Saved data entries:
========================================================================

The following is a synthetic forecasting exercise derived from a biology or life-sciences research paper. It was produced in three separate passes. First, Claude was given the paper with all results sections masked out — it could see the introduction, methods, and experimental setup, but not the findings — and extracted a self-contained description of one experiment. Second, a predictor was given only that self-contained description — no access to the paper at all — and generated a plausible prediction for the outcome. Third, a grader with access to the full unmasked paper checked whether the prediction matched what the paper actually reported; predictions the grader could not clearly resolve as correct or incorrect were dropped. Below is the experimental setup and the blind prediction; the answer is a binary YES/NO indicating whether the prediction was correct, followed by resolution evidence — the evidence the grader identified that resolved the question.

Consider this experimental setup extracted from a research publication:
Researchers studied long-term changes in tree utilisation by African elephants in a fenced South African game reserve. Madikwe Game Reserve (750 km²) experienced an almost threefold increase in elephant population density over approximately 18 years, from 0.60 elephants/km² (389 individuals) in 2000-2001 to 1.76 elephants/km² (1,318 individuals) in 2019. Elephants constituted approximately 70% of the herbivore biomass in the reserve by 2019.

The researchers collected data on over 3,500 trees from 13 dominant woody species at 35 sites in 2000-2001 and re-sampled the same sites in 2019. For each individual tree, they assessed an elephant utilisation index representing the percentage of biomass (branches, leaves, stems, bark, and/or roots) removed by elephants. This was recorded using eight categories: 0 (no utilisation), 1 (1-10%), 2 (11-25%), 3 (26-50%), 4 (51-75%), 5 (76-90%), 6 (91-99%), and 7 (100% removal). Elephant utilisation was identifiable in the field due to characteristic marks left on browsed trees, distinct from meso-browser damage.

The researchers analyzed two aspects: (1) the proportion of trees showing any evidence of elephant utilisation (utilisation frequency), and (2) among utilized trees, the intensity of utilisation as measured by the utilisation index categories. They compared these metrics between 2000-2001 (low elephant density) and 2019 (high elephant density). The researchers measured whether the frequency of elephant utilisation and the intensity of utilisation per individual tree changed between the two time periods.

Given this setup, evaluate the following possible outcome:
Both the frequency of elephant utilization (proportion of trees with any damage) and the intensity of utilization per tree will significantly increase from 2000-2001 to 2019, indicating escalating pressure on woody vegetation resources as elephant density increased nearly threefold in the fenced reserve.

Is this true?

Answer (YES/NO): NO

========================================================================

YOUR GOAL
Provide a verbatim reproduction of all the records.

YOUR RESPONSE
The following is a synthetic forecasting exercise derived from a biology or life-sciences research paper. It was produced in three separate passes. First, Claude was given the paper with all results sections masked out — it could see the introduction, methods, and experimental setup, but not the findings — and extracted a self-contained description of one experiment. Second, a predictor was given only that self-contained description — no access to the paper at all — and generated a plausible prediction for the outcome. Third, a grader with access to the full unmasked paper checked whether the prediction matched what the paper actually reported; predictions the grader could not clearly resolve as correct or incorrect were dropped. Below is the experimental setup and the blind prediction; the answer is a binary YES/NO indicating whether the prediction was correct, followed by resolution evidence — the evidence the grader identified that resolved the question.

Consider this experimental setup extracted from a research publication:
Researchers studied long-term changes in tree utilisation by African elephants in a fenced South African game reserve. Madikwe Game Reserve (750 km²) experienced an almost threefold increase in elephant population density over approximately 18 years, from 0.60 elephants/km² (389 individuals) in 2000-2001 to 1.76 elephants/km² (1,318 individuals) in 2019. Elephants constituted approximately 70% of the herbivore biomass in the reserve by 2019.

The researchers collected data on over 3,500 trees from 13 dominant woody species at 35 sites in 2000-2001 and re-sampled the same sites in 2019. For each individual tree, they assessed an elephant utilisation index representing the percentage of biomass (branches, leaves, stems, bark, and/or roots) removed by elephants. This was recorded using eight categories: 0 (no utilisation), 1 (1-10%), 2 (11-25%), 3 (26-50%), 4 (51-75%), 5 (76-90%), 6 (91-99%), and 7 (100% removal). Elephant utilisation was identifiable in the field due to characteristic marks left on browsed trees, distinct from meso-browser damage.

The researchers analyzed two aspects: (1) the proportion of trees showing any evidence of elephant utilisation (utilisation frequency), and (2) among utilized trees, the intensity of utilisation as measured by the utilisation index categories. They compared these metrics between 2000-2001 (low elephant density) and 2019 (high elephant density). The researchers measured whether the frequency of elephant utilisation and the intensity of utilisation per individual tree changed between the two time periods.

Given this setup, evaluate the following possible outcome:
Both the frequency of elephant utilization (proportion of trees with any damage) and the intensity of utilization per tree will significantly increase from 2000-2001 to 2019, indicating escalating pressure on woody vegetation resources as elephant density increased nearly threefold in the fenced reserve.

Is this true?

Answer (YES/NO): NO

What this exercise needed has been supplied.